WHAT TO DO: Copy every record exactly, leaving the pictures out.

Short descriptive text snippets
━━━━

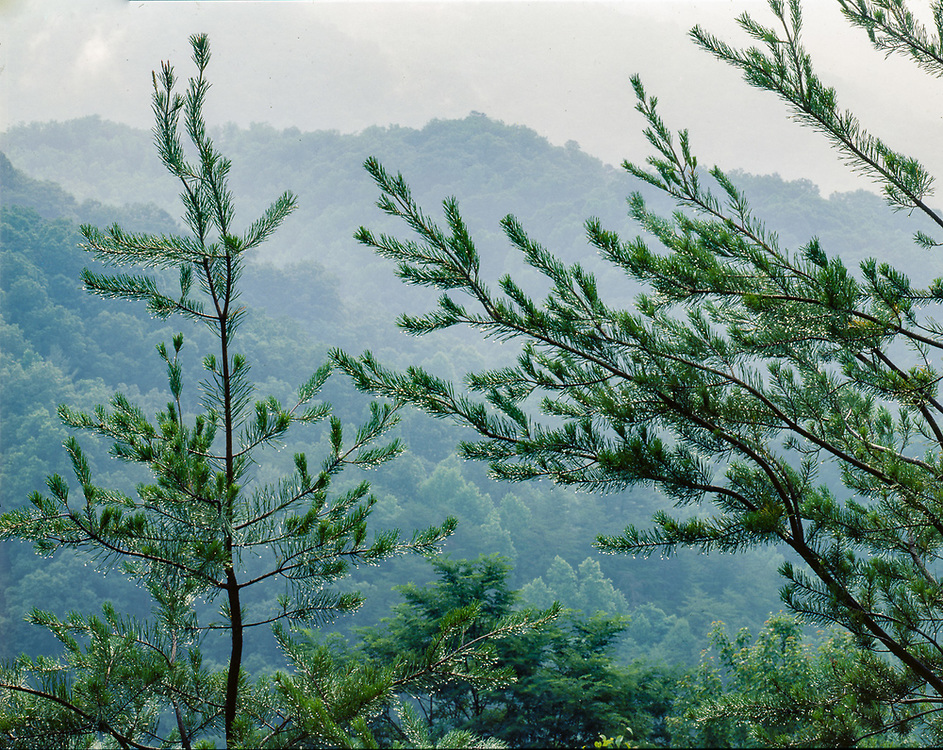Pine tree with rain droplets, view from the Balsam Mountain Road, spring, Great Smoky Mountains National Park, Tennessee, USA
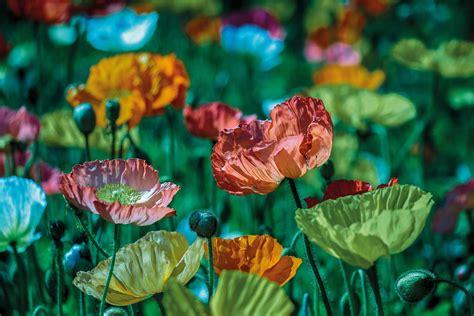 fashioned flowering plants     garden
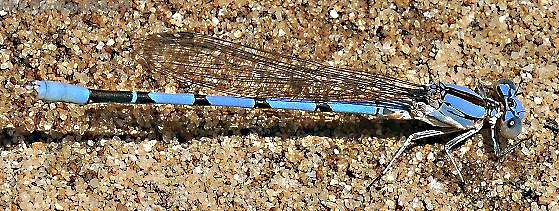 Damselfly - Argia agrioides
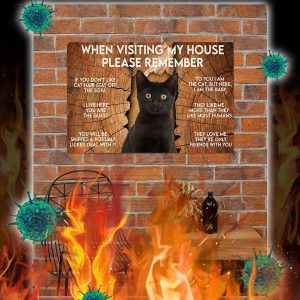 Cat when visiting my house please remember poster- A2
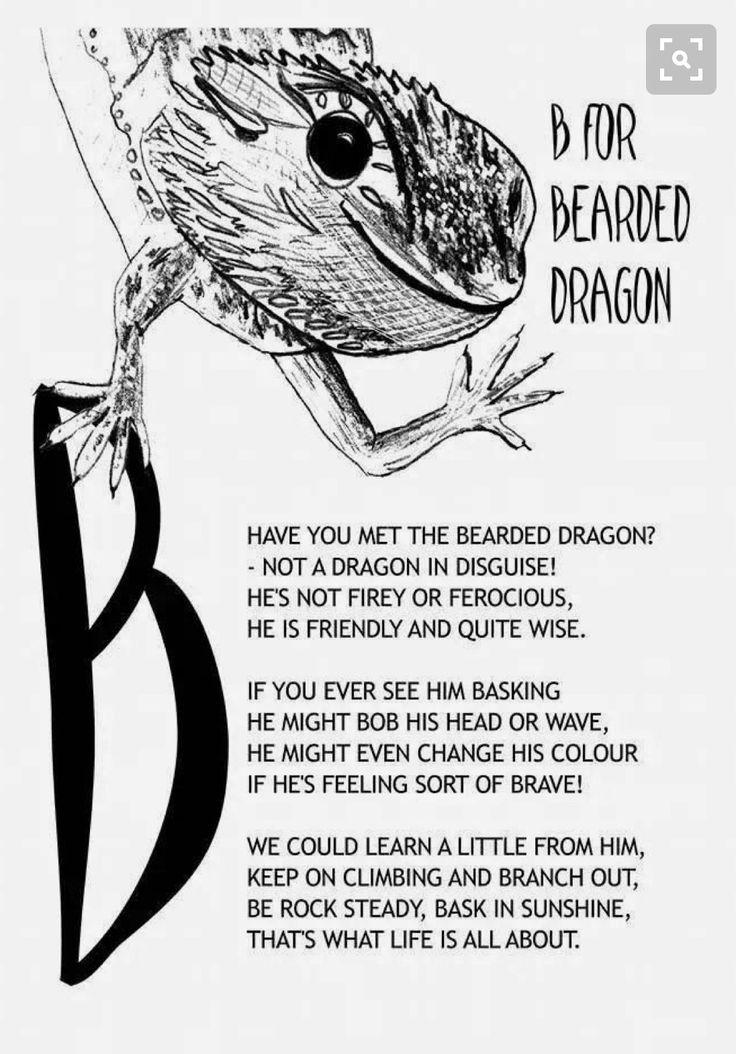 63 Best Bearded Dragon Images On Pinterest Bearded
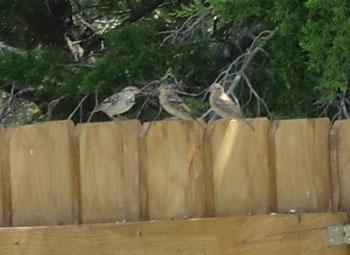 birds1203.jpg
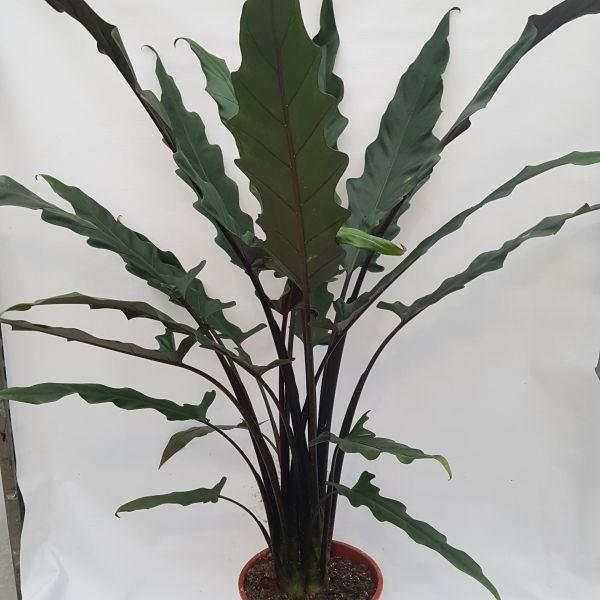 Alocasia 'Lauterbachiana' (Olifantsoor)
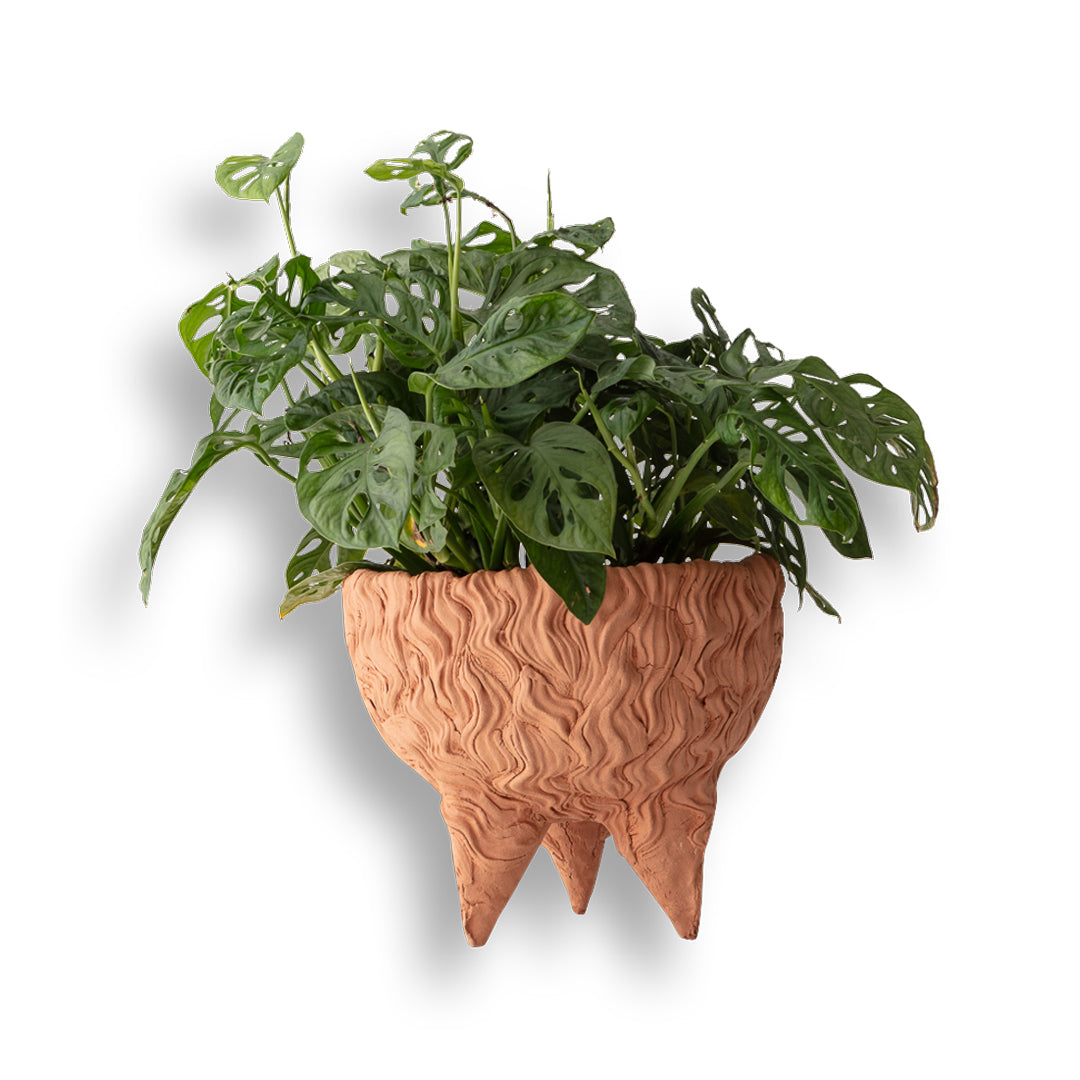 Hairy Bowl Tripod Planter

━━━━

EXERCISE ANSWER:
Pine tree with rain droplets, view from the Balsam Mountain Road, spring, Great Smoky Mountains National Park, Tennessee, USA
 fashioned flowering plants     garden
 Damselfly - Argia agrioides
 Cat when visiting my house please remember poster- A2
 63 Best Bearded Dragon Images On Pinterest Bearded
 birds1203.jpg
 Alocasia 'Lauterbachiana' (Olifantsoor)
 Hairy Bowl Tripod Planter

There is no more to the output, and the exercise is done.